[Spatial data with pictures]
/---

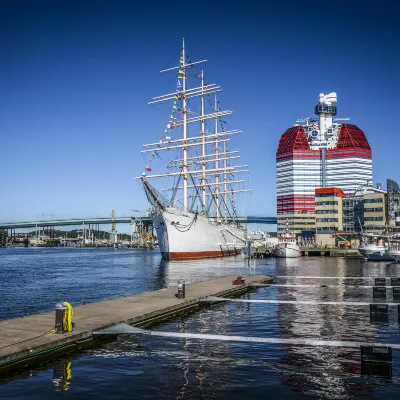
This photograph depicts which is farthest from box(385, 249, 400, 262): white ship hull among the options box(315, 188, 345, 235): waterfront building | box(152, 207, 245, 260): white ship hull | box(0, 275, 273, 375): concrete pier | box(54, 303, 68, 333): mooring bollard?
box(315, 188, 345, 235): waterfront building

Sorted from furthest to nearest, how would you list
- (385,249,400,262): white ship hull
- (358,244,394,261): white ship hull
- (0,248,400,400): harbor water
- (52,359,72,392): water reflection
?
(358,244,394,261): white ship hull
(385,249,400,262): white ship hull
(52,359,72,392): water reflection
(0,248,400,400): harbor water

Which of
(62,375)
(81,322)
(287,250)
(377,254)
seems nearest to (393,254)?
(377,254)

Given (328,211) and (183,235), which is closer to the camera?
(183,235)

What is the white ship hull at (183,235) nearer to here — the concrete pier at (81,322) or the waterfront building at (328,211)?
the concrete pier at (81,322)

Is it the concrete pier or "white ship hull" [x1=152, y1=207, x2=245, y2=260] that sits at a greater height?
"white ship hull" [x1=152, y1=207, x2=245, y2=260]

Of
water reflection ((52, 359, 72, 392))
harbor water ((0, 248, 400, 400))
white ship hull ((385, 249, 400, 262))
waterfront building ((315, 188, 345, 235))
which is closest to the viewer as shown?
harbor water ((0, 248, 400, 400))

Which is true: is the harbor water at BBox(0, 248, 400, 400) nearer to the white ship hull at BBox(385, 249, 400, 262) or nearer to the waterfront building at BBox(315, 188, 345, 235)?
the white ship hull at BBox(385, 249, 400, 262)

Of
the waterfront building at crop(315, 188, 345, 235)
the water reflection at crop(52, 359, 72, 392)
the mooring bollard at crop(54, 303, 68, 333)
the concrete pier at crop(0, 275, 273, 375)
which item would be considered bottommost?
the water reflection at crop(52, 359, 72, 392)

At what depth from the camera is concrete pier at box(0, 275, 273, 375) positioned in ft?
43.6

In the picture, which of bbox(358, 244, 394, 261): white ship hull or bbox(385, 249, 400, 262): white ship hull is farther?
bbox(358, 244, 394, 261): white ship hull

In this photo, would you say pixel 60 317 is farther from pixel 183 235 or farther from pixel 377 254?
pixel 377 254

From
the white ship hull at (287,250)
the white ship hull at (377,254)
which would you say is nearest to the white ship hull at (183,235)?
the white ship hull at (287,250)

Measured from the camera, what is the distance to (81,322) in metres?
17.6

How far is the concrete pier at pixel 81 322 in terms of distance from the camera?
13289 millimetres
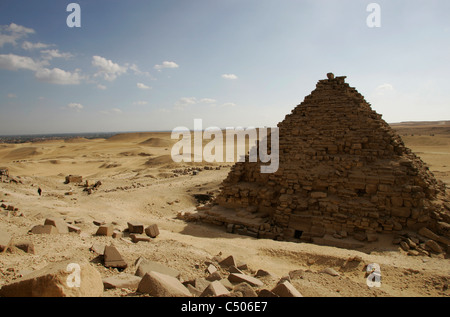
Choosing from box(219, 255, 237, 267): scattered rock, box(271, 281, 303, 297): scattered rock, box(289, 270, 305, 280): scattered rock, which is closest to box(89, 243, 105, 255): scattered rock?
box(219, 255, 237, 267): scattered rock

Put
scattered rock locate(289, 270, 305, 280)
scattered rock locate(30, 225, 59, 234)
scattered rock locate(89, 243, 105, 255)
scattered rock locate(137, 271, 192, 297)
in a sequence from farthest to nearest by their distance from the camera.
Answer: scattered rock locate(30, 225, 59, 234) → scattered rock locate(89, 243, 105, 255) → scattered rock locate(289, 270, 305, 280) → scattered rock locate(137, 271, 192, 297)

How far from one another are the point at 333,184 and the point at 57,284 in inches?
282

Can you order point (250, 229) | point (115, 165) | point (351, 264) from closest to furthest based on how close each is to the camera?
point (351, 264)
point (250, 229)
point (115, 165)

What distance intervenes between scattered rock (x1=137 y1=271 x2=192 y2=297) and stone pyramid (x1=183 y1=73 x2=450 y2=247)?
481 cm

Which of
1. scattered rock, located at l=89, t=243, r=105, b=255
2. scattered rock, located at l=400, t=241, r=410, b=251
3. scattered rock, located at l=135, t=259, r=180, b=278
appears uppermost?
scattered rock, located at l=89, t=243, r=105, b=255

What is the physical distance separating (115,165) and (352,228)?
22.5 m

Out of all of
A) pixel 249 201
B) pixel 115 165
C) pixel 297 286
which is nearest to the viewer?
pixel 297 286

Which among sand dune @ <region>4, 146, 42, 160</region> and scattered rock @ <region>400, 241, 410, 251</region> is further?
sand dune @ <region>4, 146, 42, 160</region>

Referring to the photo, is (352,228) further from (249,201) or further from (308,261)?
(249,201)

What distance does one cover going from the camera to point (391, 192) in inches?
265

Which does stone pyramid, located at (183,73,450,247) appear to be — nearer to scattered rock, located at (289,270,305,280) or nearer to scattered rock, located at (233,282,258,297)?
scattered rock, located at (289,270,305,280)

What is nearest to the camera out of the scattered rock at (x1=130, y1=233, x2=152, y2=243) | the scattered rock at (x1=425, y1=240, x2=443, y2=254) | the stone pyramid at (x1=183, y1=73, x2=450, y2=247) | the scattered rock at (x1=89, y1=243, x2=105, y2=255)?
the scattered rock at (x1=89, y1=243, x2=105, y2=255)

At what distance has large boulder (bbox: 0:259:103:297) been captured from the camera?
2.34 metres
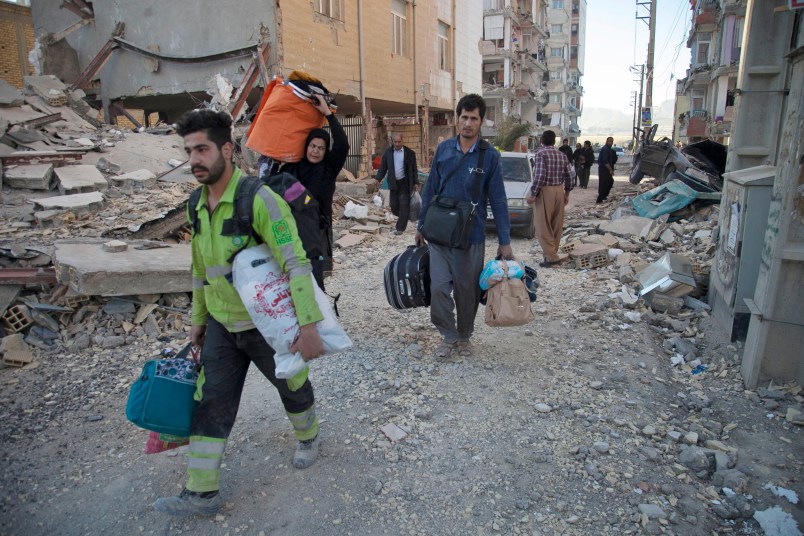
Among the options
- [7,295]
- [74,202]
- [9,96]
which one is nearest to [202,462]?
[7,295]

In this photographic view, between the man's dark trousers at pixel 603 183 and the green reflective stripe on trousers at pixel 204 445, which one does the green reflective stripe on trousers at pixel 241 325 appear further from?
the man's dark trousers at pixel 603 183

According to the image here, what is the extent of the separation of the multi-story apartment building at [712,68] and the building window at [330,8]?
24.9 metres

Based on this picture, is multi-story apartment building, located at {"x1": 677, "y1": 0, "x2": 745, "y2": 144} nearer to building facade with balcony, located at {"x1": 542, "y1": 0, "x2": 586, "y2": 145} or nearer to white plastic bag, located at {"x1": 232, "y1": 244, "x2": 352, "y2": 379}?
building facade with balcony, located at {"x1": 542, "y1": 0, "x2": 586, "y2": 145}

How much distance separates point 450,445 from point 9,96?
12.1 m

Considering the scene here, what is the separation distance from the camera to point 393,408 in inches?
139

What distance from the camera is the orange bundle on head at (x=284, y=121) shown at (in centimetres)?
368

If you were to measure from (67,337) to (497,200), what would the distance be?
3930mm

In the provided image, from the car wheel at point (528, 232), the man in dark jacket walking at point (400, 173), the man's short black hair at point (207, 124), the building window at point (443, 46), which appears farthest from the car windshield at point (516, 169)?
the building window at point (443, 46)

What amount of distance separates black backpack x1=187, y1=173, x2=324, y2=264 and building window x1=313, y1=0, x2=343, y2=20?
34.7 feet

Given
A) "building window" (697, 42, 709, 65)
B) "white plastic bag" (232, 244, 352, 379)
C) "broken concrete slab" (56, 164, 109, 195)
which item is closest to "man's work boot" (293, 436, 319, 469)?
"white plastic bag" (232, 244, 352, 379)

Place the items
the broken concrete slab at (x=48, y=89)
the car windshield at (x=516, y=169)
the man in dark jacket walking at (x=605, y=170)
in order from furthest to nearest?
1. the man in dark jacket walking at (x=605, y=170)
2. the broken concrete slab at (x=48, y=89)
3. the car windshield at (x=516, y=169)

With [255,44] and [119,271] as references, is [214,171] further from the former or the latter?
[255,44]

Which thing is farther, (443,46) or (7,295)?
(443,46)

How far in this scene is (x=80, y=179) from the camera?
345 inches
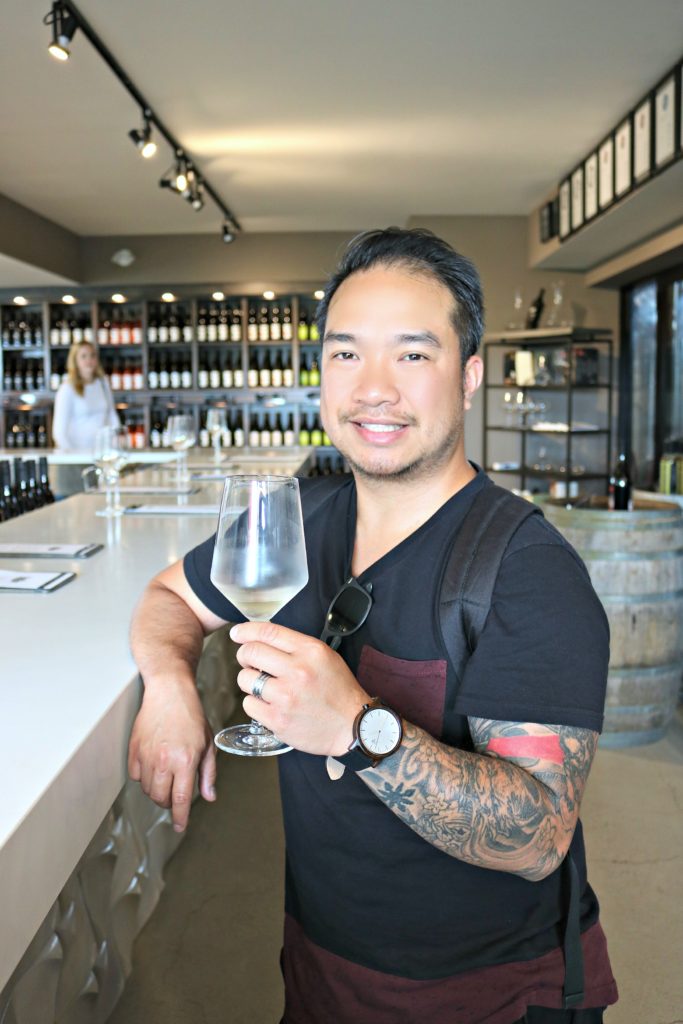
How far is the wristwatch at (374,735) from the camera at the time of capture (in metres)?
0.87

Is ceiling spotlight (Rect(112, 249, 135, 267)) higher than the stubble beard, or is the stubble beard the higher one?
ceiling spotlight (Rect(112, 249, 135, 267))

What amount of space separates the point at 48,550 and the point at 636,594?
205cm

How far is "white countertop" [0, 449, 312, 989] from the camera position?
2.41 feet

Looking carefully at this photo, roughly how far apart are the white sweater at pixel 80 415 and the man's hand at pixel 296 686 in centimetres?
601

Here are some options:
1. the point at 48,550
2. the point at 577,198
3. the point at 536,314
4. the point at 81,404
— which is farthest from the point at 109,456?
the point at 536,314

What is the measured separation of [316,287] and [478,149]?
321cm

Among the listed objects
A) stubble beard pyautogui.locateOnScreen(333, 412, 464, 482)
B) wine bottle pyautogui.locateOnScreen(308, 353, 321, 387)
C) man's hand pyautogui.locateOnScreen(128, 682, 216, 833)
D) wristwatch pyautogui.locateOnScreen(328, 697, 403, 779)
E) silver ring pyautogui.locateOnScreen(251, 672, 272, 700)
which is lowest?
man's hand pyautogui.locateOnScreen(128, 682, 216, 833)

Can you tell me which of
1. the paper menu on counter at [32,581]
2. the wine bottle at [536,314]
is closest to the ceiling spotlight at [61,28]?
the paper menu on counter at [32,581]

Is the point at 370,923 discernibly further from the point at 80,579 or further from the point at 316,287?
the point at 316,287

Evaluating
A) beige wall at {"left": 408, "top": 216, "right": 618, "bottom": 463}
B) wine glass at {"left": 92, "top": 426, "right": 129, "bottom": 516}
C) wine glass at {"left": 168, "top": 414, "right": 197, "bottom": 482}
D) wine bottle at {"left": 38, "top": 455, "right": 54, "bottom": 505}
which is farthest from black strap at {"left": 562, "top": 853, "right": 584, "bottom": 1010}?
beige wall at {"left": 408, "top": 216, "right": 618, "bottom": 463}

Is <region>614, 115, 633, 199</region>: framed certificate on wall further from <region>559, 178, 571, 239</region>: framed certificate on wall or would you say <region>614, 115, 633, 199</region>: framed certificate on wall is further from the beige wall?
the beige wall

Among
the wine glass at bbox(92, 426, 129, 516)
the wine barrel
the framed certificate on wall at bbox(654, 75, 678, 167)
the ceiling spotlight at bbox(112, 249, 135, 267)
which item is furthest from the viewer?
the ceiling spotlight at bbox(112, 249, 135, 267)

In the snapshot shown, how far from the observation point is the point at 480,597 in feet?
3.32

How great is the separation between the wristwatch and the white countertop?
28cm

\---

Give back exactly the lines from the one containing "In the snapshot" to the end of the material, both ends included.

• [TASK ANSWER]
In the snapshot shown, how far from the observation point is the point at 480,597 in feet?
3.32

How great is the separation between the wristwatch and the white countertop?
28cm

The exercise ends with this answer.